したがって、専門的な教育、訓練を受けていない方、十分な教育、訓練を受けていない方も、一部ではカウンセラーとして活動しています。
たとえば、数時間の講義を受講するだけで取得できる民間資格を根拠に、活動している方もいます。
残念ながら、カウンセリングは勘や経験で行えるものではありません。
専門的な教育、訓練を受けたカウンセラーは、これまでに得られた知見を活かして、科学的な取り組みとして援助しています。
一般的に信頼性が高いと考えられている資格として、医師、公認心理師、臨床心理士があげられます。
公認心理師は心理領域における日本で唯一の国家資格、臨床心理士は指定大学院または専門職大学院を修了(実習あり)したのち資格試験に合格すると取得できる民間資格です。
まずは、これらの資格を取得しているカウンセラーを探すとよいでしょう。
サポート体制を確認する
運営側のサポート体制も、チェックしておきたいポイントです。
利用しやすさや満足度に関わります。
主なチェックポイントは以下のとおりです。
【チェックポイント】
- 方針や費用などを利用前にわかりやすく説明している
- 予約・変更・キャンセルが行いやすい
- 相性のよいカウンセラーを選択できる
- 医療機関と連携している
サポート体制が整っていないと、カウンセリングで起きたトラブルをカウンセラーに相談しなければならないことも考えられます。

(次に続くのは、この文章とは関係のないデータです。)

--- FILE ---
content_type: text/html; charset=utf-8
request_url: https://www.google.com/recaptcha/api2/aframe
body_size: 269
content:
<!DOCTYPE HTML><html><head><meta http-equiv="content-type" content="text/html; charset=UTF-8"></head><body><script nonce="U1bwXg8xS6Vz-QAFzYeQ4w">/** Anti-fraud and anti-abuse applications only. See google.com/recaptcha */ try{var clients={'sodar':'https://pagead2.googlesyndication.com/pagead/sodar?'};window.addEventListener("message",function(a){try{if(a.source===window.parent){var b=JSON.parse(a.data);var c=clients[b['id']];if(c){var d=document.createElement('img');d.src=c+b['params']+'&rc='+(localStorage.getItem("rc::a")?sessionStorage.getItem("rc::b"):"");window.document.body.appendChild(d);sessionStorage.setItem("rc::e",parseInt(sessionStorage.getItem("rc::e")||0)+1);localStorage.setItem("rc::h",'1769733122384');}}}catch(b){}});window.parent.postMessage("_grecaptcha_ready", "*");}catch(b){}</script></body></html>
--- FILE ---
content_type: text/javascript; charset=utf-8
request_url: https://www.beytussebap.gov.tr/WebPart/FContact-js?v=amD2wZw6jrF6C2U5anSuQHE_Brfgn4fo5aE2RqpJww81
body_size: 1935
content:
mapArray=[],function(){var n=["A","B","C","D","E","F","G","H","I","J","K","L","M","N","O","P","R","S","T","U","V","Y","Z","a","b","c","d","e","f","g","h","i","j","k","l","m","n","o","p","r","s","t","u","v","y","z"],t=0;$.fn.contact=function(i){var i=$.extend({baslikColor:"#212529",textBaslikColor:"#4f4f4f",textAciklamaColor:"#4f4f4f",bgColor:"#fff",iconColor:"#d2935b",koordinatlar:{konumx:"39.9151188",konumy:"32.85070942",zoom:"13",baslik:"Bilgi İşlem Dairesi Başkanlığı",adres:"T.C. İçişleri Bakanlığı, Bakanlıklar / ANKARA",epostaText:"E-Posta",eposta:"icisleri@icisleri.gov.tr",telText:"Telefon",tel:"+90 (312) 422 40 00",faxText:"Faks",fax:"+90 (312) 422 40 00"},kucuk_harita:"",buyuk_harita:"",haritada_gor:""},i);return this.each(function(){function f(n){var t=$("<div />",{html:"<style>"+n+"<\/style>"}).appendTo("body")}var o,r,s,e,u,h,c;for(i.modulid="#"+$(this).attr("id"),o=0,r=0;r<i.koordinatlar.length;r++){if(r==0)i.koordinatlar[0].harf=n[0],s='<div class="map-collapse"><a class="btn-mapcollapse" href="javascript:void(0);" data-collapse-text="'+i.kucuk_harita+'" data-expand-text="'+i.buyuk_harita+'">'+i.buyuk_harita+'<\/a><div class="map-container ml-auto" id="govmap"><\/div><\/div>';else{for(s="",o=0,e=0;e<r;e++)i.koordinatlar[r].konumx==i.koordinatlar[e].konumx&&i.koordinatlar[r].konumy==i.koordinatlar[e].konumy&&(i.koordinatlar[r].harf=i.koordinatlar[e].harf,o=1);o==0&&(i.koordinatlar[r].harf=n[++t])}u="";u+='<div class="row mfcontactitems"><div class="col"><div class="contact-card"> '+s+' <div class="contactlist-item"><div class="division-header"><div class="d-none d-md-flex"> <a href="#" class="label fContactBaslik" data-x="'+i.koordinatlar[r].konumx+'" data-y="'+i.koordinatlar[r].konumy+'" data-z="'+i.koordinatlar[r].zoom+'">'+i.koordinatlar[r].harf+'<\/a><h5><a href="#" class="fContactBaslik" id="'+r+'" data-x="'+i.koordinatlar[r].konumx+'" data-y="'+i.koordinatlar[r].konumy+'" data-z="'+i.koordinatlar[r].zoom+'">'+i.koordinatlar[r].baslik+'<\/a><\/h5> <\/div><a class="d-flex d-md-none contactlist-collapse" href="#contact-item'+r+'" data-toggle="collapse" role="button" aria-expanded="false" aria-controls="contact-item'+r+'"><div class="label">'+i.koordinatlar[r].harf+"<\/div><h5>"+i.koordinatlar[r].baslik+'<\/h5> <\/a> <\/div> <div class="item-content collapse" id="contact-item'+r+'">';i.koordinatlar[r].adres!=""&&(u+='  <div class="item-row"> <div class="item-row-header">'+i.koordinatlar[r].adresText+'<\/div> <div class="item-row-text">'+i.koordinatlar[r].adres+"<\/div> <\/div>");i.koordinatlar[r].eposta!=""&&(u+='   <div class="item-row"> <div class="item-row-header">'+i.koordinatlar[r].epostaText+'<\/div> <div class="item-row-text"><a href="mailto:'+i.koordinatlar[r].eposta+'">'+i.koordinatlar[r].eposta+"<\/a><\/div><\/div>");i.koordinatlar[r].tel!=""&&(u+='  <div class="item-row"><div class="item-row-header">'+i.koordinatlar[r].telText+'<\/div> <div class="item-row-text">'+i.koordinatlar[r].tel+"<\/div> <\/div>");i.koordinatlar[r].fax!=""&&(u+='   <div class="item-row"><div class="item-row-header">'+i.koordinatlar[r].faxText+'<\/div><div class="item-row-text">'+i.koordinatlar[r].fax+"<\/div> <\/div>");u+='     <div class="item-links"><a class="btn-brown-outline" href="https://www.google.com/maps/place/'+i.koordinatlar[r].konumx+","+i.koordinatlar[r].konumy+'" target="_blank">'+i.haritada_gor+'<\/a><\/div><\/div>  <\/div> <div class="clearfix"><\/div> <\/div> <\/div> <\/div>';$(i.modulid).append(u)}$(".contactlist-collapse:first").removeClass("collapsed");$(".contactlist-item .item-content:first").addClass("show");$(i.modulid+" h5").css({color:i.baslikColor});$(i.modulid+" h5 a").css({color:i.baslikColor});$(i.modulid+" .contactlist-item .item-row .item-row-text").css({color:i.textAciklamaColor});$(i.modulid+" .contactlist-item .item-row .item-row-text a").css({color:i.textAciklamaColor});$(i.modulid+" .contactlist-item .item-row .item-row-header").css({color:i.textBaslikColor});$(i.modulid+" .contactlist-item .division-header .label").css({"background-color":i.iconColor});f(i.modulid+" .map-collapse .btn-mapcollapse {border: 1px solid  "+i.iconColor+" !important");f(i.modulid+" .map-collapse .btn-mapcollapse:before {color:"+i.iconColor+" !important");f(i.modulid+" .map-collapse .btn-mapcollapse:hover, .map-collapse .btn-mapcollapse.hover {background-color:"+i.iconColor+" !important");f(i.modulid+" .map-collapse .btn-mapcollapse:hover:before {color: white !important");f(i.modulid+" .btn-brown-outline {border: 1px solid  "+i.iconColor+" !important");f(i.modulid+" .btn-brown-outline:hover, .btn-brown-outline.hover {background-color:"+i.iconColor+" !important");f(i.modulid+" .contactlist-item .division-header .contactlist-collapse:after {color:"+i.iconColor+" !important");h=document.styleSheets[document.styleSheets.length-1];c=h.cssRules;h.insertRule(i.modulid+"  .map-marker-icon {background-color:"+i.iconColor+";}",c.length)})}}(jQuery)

問題なく利用できる体制であるかどうかを、事前に確認しておくことが重要です。
費用や立地で負担が少ないところを選ぶ
カウンセリングは、原則として数カ月以上に及ぶ取り組みです。
したがって、続けやすいところ、通いやすいところを選ぶ必要があります。
これらに大きな影響を与えるのが費用と立地です。
まずは、予算内で続けられるカウンセラーを探しましょう。
立地は、自宅からのアクセスと駅からのアクセスを重視するとよいかもしれません。
体調がすぐれないときでも、無理なく通える場所を選ぶことが大切です。
辛いときはカウンセリングを受けましょう
ここでは、カウンセリングの効果的な受け方などを解説しました。
基本のポイントは、目的を踏まえて信頼性の高いカウンセラーを選ぶことと、カウンセリングでありのままの自分を表現することです。